CECILIA SEVER POV
Bau asap membuatku waspada dan aku menjatuhkan bungkusan wol yang membuatku geli sebelum bergegas ke dapur. Pinggulku membentur sisi meja samping dan aku berbalik terlambat untuk menangkap lampu, yang miring ke samping dan pecah di papan lantai yang tidak rata.
Sambil mendesah, saya memutuskan untuk melakukan apa yang saya bisa untuk lampu setelah menyimpan sisa-sisa makan malam, dan saya melanjutkan ke dapur terbuka kecil, tempat panci mendidih hebat dan mengeluarkan asap hitam. Saya sudah belajar bagaimana memegang gagang besi yang terbakar dengan tangan kosong – saya mengangkat panci berat dari elemen pemanas surya dan menaruhnya di atas meja. Kaki besi meninggalkan bekas hitam kecil di permukaan kayu.
Sambil menutup bibirku agar tidak mendesah lagi, aku mengambil sendok kayu dan mengaduk sup itu, berharap agar supnya tidak terlalu gosong, tetapi tahu bahwa kami akan memakannya dengan satu atau lain cara.

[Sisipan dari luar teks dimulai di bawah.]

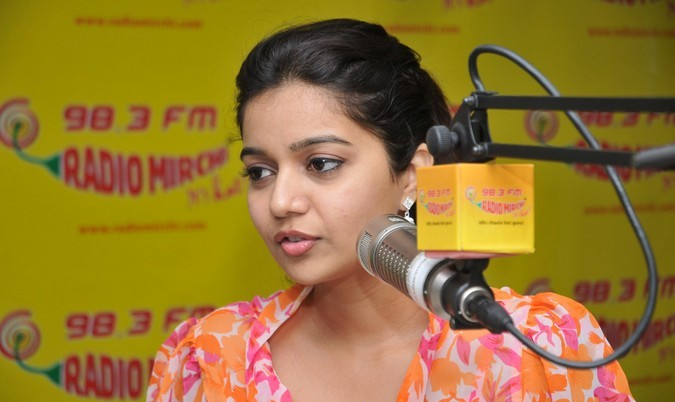 Swathi cute at radio mirchi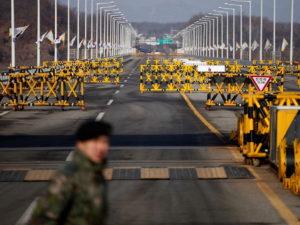 Северокорейский гимнаст сбежал из КНДР, перепрыгнув через трехметровый забор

Aku mengaduk sup selama satu atau dua menit untuk mencegah besi yang masih panas membakarnya lebih lanjut, lalu aku melepaskan tanganku dan mengambil lampu yang retak. Sambil menatapnya dengan penyesalan, aku berjalan menuju pintu, tetapi berhenti di kusen pintu untuk berbalik dan melihat rumah kecil itu.
"Rumah," kataku, kata itu terdengar asing di bibirku. Tidak ada tempat lain yang pernah menyebut kata ini sebelumnya, tetapi gubuk kecil itu, jauh di luar kota, dengan listriknya yang tidak menentu dan masalah pemeliharaannya yang tak ada habisnya, bagiku tampak seperti sebuah rumah.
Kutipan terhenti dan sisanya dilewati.